The songs Gore kept recording for Mercury were among the best of her career, and certainly better than what other artists were releasing. "He Gives Me Love" should have cracked the top twenty, and, in concert, with "Small Talk" and "It's A Happening World" given Lesley a chance to change her image again with the release of the powerful Philadelphia "northern soul" singles "Take Good Care" and "I'll Be Standing By". Gore handles these Gamble and Huff classics like a champion and no one else, not even Aretha herself, could do a better job at this than Gore. Without preconceived ideas and prejudices, Lesley Gore would have continued to have marketable hits. "Wedding Bell Blues" would undoubtedly been her hit. (Just like "Groovy Kind of Love" should have been a #1 song by Lesley -- her producers kept wrecking her career.)
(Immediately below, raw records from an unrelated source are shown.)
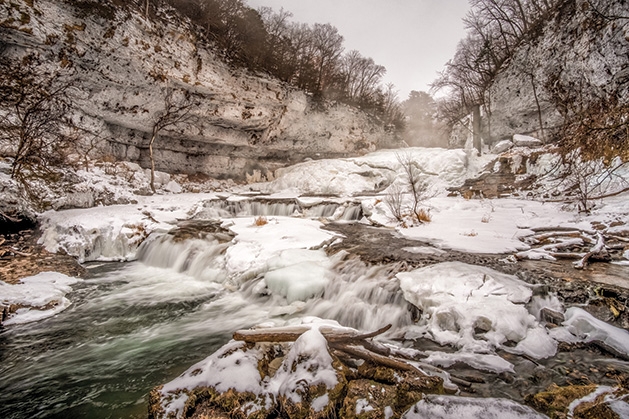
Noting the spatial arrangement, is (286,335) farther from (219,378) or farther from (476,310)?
(476,310)

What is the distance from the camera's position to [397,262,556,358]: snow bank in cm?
253

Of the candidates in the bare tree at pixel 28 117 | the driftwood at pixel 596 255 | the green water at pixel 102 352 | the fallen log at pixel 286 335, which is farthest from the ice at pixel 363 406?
the bare tree at pixel 28 117

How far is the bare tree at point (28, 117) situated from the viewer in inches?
198

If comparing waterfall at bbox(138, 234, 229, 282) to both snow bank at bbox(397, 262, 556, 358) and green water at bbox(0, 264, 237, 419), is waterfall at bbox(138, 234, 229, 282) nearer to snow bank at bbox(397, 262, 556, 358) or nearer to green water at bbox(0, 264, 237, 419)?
green water at bbox(0, 264, 237, 419)

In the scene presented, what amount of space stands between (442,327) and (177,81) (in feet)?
52.3

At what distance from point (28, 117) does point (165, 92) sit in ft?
28.3

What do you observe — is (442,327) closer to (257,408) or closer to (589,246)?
→ (257,408)

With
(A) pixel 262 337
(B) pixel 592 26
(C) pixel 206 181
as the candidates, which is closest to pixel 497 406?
(A) pixel 262 337

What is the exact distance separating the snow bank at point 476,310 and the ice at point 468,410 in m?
0.94

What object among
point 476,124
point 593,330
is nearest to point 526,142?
point 476,124

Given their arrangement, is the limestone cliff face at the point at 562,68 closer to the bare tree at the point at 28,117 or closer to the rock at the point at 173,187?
the bare tree at the point at 28,117

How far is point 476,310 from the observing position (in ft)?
9.34

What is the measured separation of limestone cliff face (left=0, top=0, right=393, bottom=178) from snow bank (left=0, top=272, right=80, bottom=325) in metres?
10.2

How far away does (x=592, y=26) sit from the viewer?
938 cm
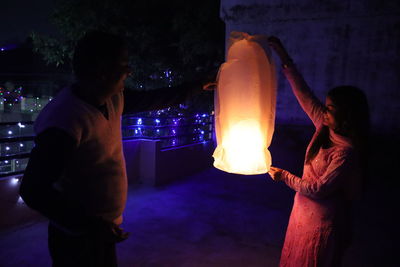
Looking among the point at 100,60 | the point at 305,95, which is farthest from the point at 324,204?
the point at 100,60

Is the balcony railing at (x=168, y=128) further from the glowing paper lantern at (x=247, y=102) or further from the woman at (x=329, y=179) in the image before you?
the glowing paper lantern at (x=247, y=102)

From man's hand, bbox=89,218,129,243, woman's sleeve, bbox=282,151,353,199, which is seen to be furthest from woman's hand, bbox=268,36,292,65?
man's hand, bbox=89,218,129,243

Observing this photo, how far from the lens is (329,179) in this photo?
1.91 m

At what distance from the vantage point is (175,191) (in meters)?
5.63

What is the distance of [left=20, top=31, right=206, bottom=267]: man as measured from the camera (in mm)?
1053

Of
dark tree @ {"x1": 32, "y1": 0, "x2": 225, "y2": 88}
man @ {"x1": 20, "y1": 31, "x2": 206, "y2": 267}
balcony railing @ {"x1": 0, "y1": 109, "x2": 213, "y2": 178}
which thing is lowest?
balcony railing @ {"x1": 0, "y1": 109, "x2": 213, "y2": 178}

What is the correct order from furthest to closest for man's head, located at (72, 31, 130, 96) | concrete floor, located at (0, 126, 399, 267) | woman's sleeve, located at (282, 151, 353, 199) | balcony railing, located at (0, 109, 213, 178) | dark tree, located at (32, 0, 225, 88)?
dark tree, located at (32, 0, 225, 88), balcony railing, located at (0, 109, 213, 178), concrete floor, located at (0, 126, 399, 267), woman's sleeve, located at (282, 151, 353, 199), man's head, located at (72, 31, 130, 96)

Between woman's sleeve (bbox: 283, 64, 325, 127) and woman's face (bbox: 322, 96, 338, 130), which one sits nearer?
woman's face (bbox: 322, 96, 338, 130)

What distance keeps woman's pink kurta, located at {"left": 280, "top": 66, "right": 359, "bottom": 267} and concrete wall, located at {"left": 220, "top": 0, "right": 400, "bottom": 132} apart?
221 inches

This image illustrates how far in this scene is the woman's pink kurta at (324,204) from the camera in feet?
6.27

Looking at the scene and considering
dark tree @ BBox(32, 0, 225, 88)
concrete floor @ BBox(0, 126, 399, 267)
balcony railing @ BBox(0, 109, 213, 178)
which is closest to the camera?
concrete floor @ BBox(0, 126, 399, 267)

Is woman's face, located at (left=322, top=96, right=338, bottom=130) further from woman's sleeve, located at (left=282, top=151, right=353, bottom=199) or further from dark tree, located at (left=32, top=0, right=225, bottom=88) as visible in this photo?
dark tree, located at (left=32, top=0, right=225, bottom=88)

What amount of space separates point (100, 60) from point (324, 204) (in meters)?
1.63

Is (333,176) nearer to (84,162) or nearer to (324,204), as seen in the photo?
(324,204)
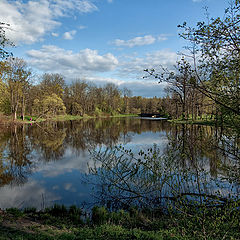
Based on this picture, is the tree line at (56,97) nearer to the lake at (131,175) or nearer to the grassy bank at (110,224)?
the lake at (131,175)

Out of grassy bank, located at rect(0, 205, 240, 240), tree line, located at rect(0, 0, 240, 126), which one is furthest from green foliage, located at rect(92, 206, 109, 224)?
tree line, located at rect(0, 0, 240, 126)

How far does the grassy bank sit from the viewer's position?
4422mm

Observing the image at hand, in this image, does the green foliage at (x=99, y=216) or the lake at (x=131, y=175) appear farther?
the green foliage at (x=99, y=216)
While Bob Crewe wrote a few good songs for her (see the "California Nights" album) he was to destroy her career by the disastrous "Summer and Sandy" and later songs that he wrote for her on his own label, Crewe. The Crewe singles were bad. This was not the Lesley Gore of "California Nights" and "Take Good Care".

With the exception of one song, this album is a collection of powerful songs sung by Gore in a snappy pop style, and still foremost in all Gore recordings is her voice. Truly magical. Lesley Gore was a true musical genius, and you can hear this genius on the tracks of this album.

Anyone wanting to understand the 1960s, should own their own copy of "Magic Colors". These songs need to be heard and loved. They are worthy of it, and it's about time the world started giving Lesley Gore her due for all the wonderful songs she sang and recorded.